───── EXTRACTED DATA

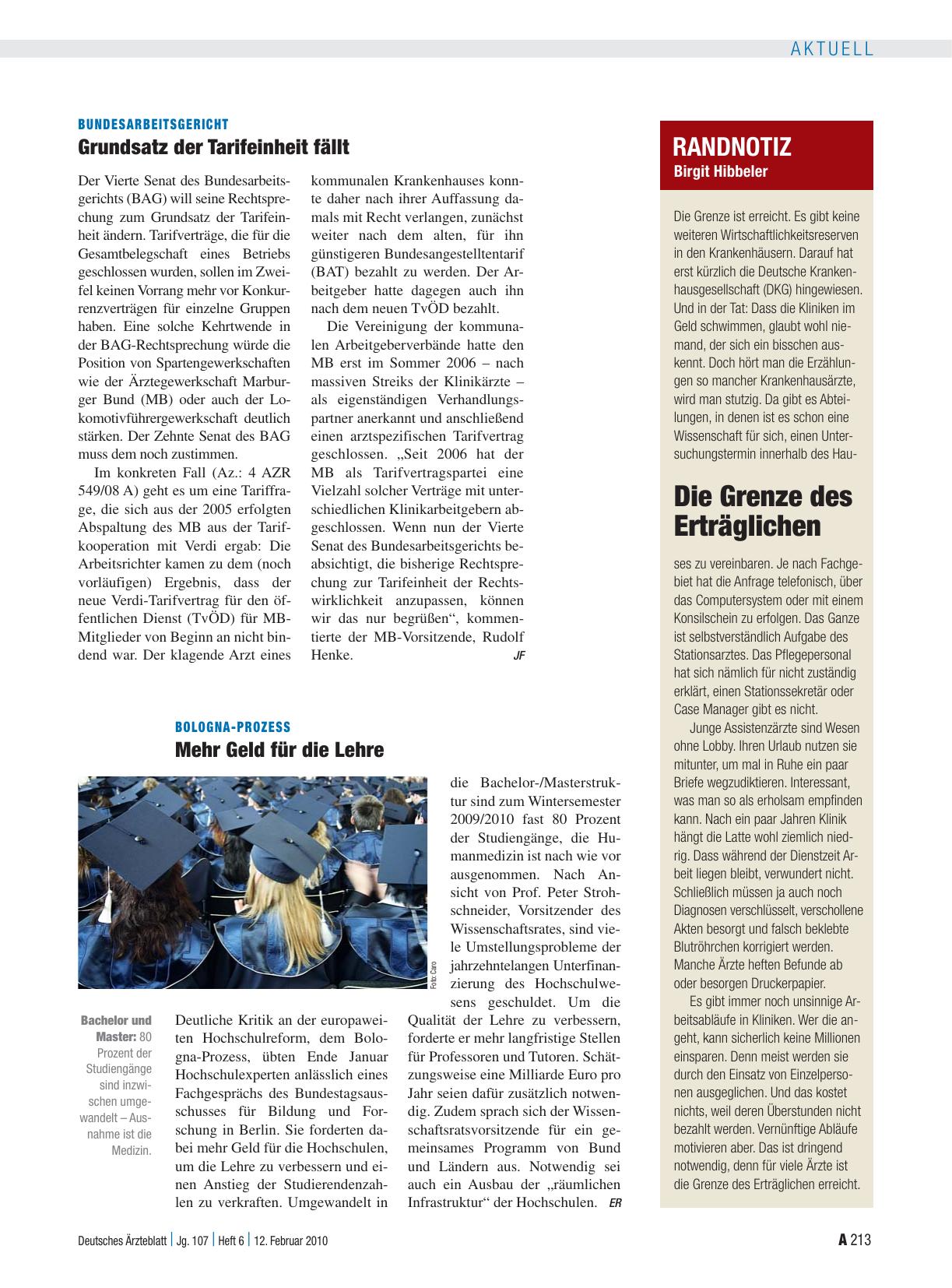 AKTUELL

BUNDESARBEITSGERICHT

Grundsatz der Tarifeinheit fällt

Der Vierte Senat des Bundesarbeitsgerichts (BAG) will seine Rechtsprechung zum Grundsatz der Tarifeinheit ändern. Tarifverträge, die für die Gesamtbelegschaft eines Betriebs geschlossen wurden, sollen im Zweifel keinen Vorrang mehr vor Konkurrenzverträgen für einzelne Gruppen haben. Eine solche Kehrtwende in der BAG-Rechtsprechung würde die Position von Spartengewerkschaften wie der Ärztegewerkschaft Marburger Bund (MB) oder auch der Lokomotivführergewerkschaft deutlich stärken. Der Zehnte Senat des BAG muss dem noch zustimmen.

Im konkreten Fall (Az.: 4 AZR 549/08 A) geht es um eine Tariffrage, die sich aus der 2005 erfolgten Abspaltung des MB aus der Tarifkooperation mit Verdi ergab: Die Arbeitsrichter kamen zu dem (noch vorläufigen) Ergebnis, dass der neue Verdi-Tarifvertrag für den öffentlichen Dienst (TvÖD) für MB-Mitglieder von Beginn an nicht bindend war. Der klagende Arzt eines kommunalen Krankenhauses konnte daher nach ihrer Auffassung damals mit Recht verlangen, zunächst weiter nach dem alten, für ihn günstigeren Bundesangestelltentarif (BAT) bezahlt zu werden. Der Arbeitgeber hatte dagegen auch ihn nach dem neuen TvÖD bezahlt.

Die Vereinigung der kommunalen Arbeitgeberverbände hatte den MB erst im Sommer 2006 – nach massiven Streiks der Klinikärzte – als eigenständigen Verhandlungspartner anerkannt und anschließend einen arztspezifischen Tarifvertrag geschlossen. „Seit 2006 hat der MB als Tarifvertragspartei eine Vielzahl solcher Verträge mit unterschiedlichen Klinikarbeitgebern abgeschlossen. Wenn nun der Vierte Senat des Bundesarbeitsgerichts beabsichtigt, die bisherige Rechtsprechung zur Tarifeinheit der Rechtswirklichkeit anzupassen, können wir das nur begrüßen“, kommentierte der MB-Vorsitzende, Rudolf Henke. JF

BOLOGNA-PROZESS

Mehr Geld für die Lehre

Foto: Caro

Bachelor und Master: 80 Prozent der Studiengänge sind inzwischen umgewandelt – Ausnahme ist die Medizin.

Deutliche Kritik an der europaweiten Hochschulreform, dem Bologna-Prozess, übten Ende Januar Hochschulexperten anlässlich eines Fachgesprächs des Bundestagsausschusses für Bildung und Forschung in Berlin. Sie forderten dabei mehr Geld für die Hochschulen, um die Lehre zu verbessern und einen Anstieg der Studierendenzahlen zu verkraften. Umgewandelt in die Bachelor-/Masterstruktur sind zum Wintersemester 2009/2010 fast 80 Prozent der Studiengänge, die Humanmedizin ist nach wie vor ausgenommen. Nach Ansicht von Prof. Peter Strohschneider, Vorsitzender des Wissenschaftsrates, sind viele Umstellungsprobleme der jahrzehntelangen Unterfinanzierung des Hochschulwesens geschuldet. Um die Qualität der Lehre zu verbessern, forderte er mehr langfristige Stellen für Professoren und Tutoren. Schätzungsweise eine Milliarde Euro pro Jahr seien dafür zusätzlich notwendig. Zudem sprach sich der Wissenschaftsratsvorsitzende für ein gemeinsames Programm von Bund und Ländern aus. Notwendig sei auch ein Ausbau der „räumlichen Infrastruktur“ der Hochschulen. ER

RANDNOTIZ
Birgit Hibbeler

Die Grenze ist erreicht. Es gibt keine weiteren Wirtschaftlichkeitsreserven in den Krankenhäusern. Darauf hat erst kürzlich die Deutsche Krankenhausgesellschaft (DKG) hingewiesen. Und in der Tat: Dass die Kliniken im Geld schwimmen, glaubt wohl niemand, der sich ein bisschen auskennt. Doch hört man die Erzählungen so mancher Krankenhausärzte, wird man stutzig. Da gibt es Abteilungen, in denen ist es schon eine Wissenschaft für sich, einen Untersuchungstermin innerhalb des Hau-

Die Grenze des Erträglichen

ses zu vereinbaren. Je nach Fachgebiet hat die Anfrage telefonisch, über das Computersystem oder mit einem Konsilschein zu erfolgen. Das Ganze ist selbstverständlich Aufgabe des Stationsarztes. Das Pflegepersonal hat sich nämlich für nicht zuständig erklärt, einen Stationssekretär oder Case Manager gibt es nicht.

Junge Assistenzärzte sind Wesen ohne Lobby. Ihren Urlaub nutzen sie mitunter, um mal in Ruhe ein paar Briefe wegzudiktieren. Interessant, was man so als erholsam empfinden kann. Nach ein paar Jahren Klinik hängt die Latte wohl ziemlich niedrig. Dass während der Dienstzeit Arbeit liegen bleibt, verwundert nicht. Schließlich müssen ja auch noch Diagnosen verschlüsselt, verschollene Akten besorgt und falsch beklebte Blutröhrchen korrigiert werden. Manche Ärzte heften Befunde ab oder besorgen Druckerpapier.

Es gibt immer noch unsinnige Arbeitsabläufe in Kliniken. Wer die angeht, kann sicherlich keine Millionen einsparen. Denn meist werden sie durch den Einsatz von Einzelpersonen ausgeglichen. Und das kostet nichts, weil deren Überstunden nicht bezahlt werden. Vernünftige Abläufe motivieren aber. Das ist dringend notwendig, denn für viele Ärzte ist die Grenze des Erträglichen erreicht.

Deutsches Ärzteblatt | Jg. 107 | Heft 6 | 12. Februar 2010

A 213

──────────
───── EXTRACTED DATA

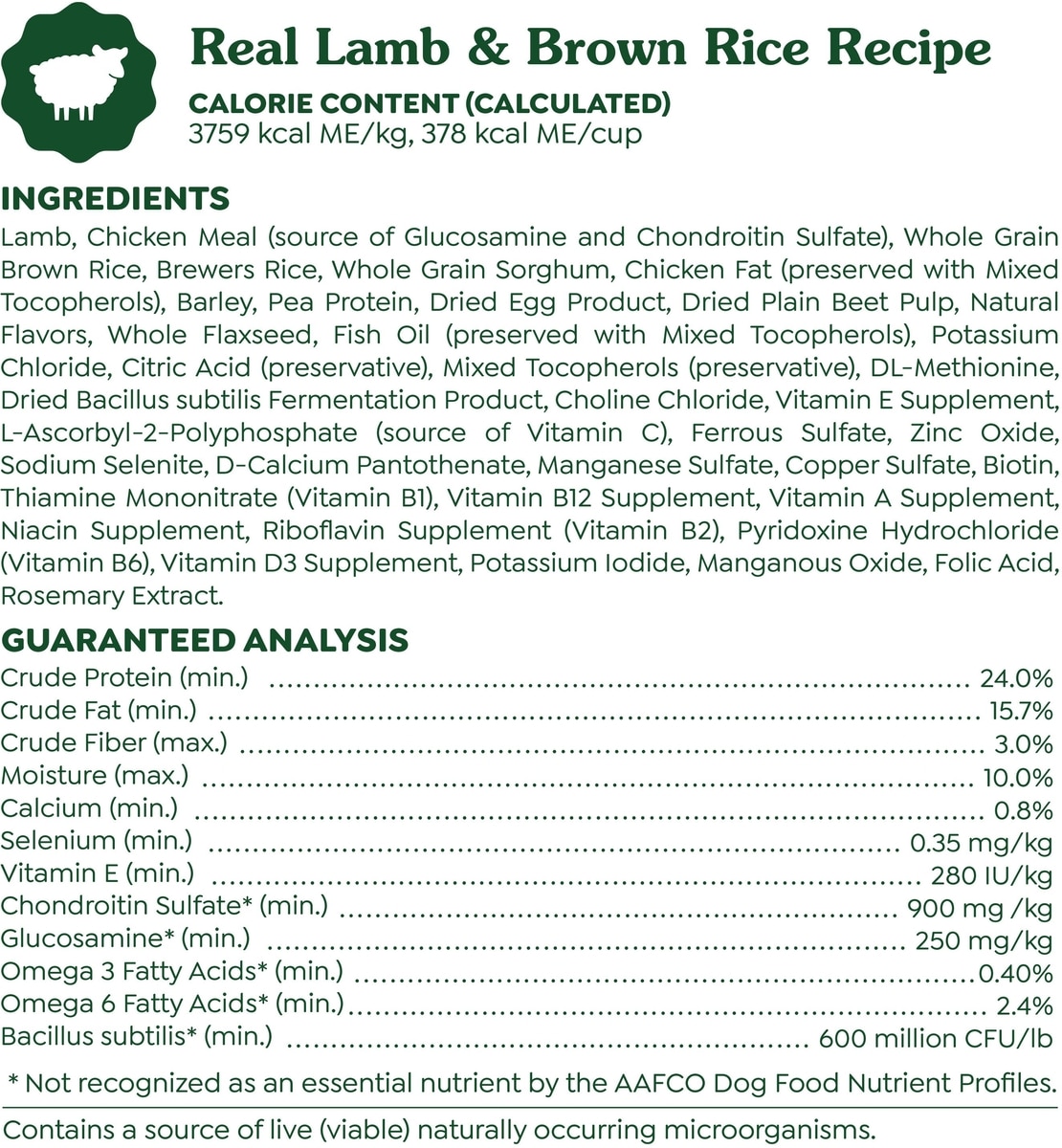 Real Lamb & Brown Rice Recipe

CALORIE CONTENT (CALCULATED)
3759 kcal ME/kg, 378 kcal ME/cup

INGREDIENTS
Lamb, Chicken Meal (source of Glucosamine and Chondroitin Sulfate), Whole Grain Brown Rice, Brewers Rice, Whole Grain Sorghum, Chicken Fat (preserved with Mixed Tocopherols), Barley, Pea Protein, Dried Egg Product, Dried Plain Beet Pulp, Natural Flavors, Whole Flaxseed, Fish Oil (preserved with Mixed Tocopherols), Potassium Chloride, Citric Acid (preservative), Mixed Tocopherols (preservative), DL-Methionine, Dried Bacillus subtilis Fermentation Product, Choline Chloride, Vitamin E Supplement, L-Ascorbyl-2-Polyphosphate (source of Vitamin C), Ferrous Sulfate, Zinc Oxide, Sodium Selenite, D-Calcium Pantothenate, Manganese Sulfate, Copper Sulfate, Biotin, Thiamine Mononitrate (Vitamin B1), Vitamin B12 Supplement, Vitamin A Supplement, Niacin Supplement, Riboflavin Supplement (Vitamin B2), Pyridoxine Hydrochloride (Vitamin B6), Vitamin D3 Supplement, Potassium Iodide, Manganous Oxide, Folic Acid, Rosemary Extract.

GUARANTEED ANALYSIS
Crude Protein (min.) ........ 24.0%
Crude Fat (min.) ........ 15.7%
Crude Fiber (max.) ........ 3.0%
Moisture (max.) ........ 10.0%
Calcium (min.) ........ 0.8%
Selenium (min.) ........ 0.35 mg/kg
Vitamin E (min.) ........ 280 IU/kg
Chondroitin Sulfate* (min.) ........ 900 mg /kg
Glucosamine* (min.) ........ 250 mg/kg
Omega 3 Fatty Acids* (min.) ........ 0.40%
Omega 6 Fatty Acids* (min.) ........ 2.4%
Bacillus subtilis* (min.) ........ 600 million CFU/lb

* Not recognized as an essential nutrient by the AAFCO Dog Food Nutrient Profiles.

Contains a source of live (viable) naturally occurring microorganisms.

──────────
───── EXTRACTED DATA

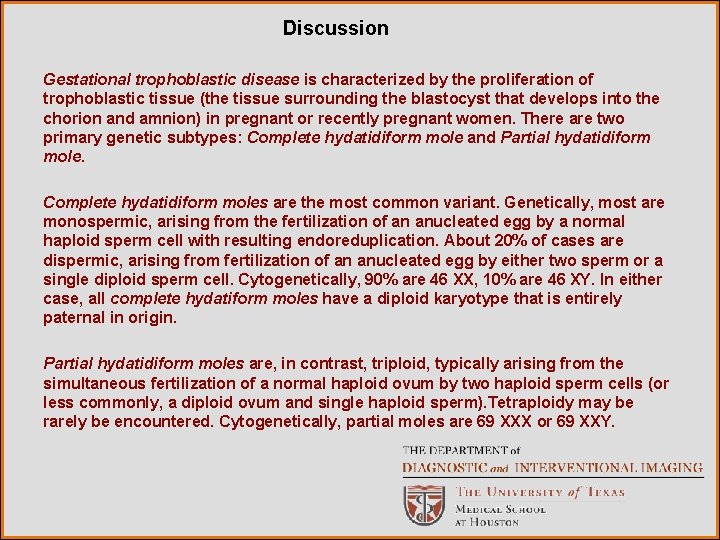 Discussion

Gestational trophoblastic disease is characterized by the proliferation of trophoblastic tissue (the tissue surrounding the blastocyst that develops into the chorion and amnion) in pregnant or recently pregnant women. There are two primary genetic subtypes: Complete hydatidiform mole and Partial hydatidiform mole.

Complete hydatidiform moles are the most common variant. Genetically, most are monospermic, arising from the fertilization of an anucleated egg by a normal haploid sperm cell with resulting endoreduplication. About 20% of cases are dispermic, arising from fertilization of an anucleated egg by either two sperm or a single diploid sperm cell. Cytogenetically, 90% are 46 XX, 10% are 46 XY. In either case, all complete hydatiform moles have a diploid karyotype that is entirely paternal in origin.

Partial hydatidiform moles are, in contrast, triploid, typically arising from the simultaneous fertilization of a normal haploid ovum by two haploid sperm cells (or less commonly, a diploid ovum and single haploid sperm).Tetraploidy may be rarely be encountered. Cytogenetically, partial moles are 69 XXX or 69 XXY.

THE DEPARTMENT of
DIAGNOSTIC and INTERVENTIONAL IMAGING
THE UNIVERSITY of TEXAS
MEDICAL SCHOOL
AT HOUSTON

──────────

| DIRECTIONS FOR THIS TASK |
An exact copy of the lines above between the line holding "Selenium (min.) ........ 0.35 mg/kg" and the line holding "Contains a source", inclusive, is the whole answer.

| WRITTEN ANSWER |
Selenium (min.) ........ 0.35 mg/kg
Vitamin E (min.) ........ 280 IU/kg
Chondroitin Sulfate* (min.) ........ 900 mg /kg
Glucosamine* (min.) ........ 250 mg/kg
Omega 3 Fatty Acids* (min.) ........ 0.40%
Omega 6 Fatty Acids* (min.) ........ 2.4%
Bacillus subtilis* (min.) ........ 600 million CFU/lb

* Not recognized as an essential nutrient by the AAFCO Dog Food Nutrient Profiles.

Contains a source of live (viable) naturally occurring microorganisms.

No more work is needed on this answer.